I’m on the waitlist (batch 10) for the 128GB Framework Desktop, but I’m trying to compare it realistically with other options - particularly the Mac Studio M3 Ultra (96GB).
I’ve looked at benchmarks and charts, but what I really need is a sense of how these machines compare in real-world usage. My main use cases are:
Generative AI (LLMs)
Transcription (Whisper)
General business use
Current setup: I’m juggling a MacBook Pro and a small Lenovo Windows PC. I recently sold my custom AI workstation, expecting to move to the Framework Desktop, but now I’m wondering if the Mac Studio might be the more ‘seamless’ option, since it’d save me switching between Windows and macOS.
The issue: The Mac Studio M3 Ultra (28/60, 96GB) costs around 70% more. Is the Framework Desktop’s performance-to-price ratio such a strong deal that it outweighs the Mac Studio’s ease of use?
Compactness is a key factor for me, and I need the system to run the local LLM due to data protection - cloud is not an option here.

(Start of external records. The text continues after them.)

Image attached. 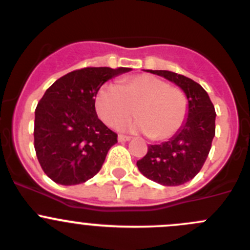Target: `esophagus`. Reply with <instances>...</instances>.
<instances>
[{
	"label": "esophagus",
	"mask_w": 250,
	"mask_h": 250,
	"mask_svg": "<svg viewBox=\"0 0 250 250\" xmlns=\"http://www.w3.org/2000/svg\"><path fill=\"white\" fill-rule=\"evenodd\" d=\"M130 139H131L130 136H125V135H119L118 136L119 143H125V141H129Z\"/></svg>",
	"instance_id": "1"
}]
</instances>
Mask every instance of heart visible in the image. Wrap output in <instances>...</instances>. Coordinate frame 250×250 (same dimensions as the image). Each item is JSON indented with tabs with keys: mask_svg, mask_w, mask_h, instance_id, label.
<instances>
[{
	"mask_svg": "<svg viewBox=\"0 0 250 250\" xmlns=\"http://www.w3.org/2000/svg\"><path fill=\"white\" fill-rule=\"evenodd\" d=\"M132 108L138 119L121 130L146 132L152 140H165L184 124L188 101L182 90L147 74L123 79L118 87L106 83L95 95L96 114L111 127L130 119Z\"/></svg>",
	"mask_w": 250,
	"mask_h": 250,
	"instance_id": "1",
	"label": "heart"
}]
</instances>
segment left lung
<instances>
[{
	"label": "left lung",
	"mask_w": 250,
	"mask_h": 250,
	"mask_svg": "<svg viewBox=\"0 0 250 250\" xmlns=\"http://www.w3.org/2000/svg\"><path fill=\"white\" fill-rule=\"evenodd\" d=\"M171 81L187 96L184 124L175 135L159 145H149L147 154L136 163L140 173L152 182L176 187L199 173L215 135V109L208 92L194 80L167 70H147Z\"/></svg>",
	"instance_id": "obj_1"
}]
</instances>
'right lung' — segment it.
Returning a JSON list of instances; mask_svg holds the SVG:
<instances>
[{
  "label": "right lung",
  "mask_w": 250,
  "mask_h": 250,
  "mask_svg": "<svg viewBox=\"0 0 250 250\" xmlns=\"http://www.w3.org/2000/svg\"><path fill=\"white\" fill-rule=\"evenodd\" d=\"M129 67H85L60 77L35 111V150L46 175L61 185L85 183L100 171L118 135L98 118L95 95Z\"/></svg>",
  "instance_id": "add662e5"
}]
</instances>
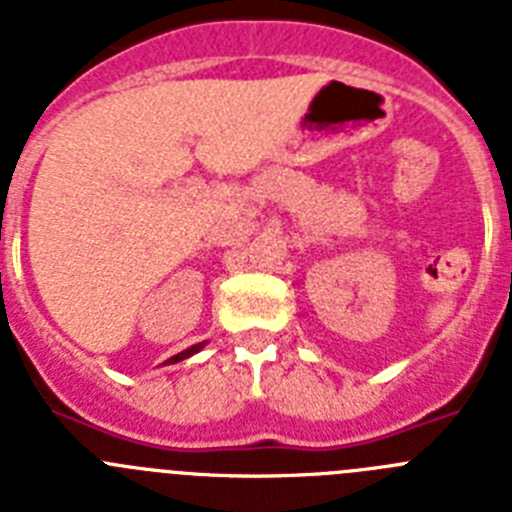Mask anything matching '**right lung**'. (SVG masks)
I'll return each mask as SVG.
<instances>
[{"label":"right lung","mask_w":512,"mask_h":512,"mask_svg":"<svg viewBox=\"0 0 512 512\" xmlns=\"http://www.w3.org/2000/svg\"><path fill=\"white\" fill-rule=\"evenodd\" d=\"M202 346H205V343H194V346H189L187 351H182V354H176V356H171V359H166L164 364H176V361L189 359V356H192V354H197V351H202Z\"/></svg>","instance_id":"obj_1"}]
</instances>
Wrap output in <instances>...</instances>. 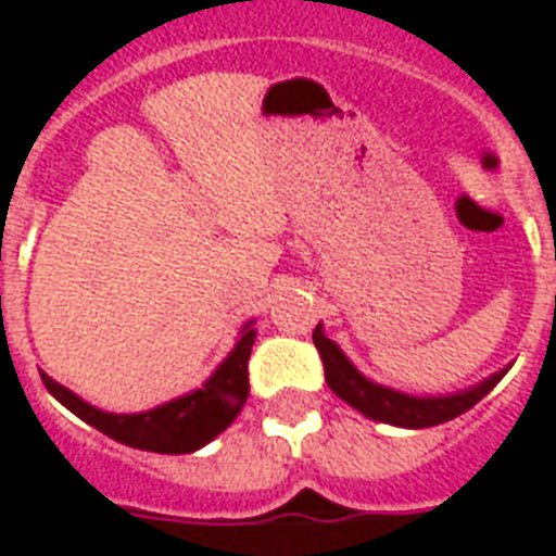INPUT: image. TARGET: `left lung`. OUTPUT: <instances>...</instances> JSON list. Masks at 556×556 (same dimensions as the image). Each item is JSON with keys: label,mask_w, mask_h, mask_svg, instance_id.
Returning a JSON list of instances; mask_svg holds the SVG:
<instances>
[{"label": "left lung", "mask_w": 556, "mask_h": 556, "mask_svg": "<svg viewBox=\"0 0 556 556\" xmlns=\"http://www.w3.org/2000/svg\"><path fill=\"white\" fill-rule=\"evenodd\" d=\"M314 346L320 352L323 369H326V383H329L334 395L343 397L349 406L361 409L366 418H375V421L383 424H395V427H409V430L435 427V424H444L450 421V418H456V415L467 413V409L479 404V401L505 378V371H496L493 378L482 380L479 387L467 389V392H458V395L413 397L366 380L355 366L349 364L346 355L323 334L320 326L314 329Z\"/></svg>", "instance_id": "8db88e82"}]
</instances>
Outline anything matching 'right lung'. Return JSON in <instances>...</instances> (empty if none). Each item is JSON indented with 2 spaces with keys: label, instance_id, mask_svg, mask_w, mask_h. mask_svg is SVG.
Instances as JSON below:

Would love to hear your thoughts from anyone who’s used either (or both) in similar workloads. Maybe I’m even overdoing it on the RAM side of things - I’ve always just been under the impression that more RAM is always better.
On paper M3 Ultra is over 3 times as fast in memory bandwith at 819 GB/s versus 256 GB/s. In real terms its 1.5-2 times faster at LLM inferencing according to the video below.
For general use the Framework Desktop fantastic, you can take a look at Geekbench numbers. Or for more comprehensive testing: https://www.phoronix.com/review/ryzen-ai-max-395-9950x-9950x3d/11 - basically it’s neck and neck w/ a desktop 9550X at lower power to boot - really impressive.
Whisper performance on RDNA3 is pretty disappointing. It’ll work, but about on par w/ an RTX 3050 in my testing. I have no idea how a Mac compares for Whisper, however.
For LLMs based on llama2-7b q4_0 llama.cpp benchmarks for Mac vs kyuz0’s Strix Halo tests tg128 (token generation) is about 2X faster on an M3 Ultra, but pp512 (prompt processing) is actually almost exactly the same. You might get some more benefits from running MLX on the Mac.
Personally, if it were me, I’d keep my preorder, but also keep an eye out for if there’s a high memory Mac Mini being released in Oct/Nov (GPU compute on the Mac has been traditionally very underwhelming, but the M5 finally introduces tensor cores), and also if the Nvidia DGX Spark actually finally ships soon as well…
(More memory is definitely better and a good spot to be able to run quants of all the 100B-parameter class MoE models popping up recently.)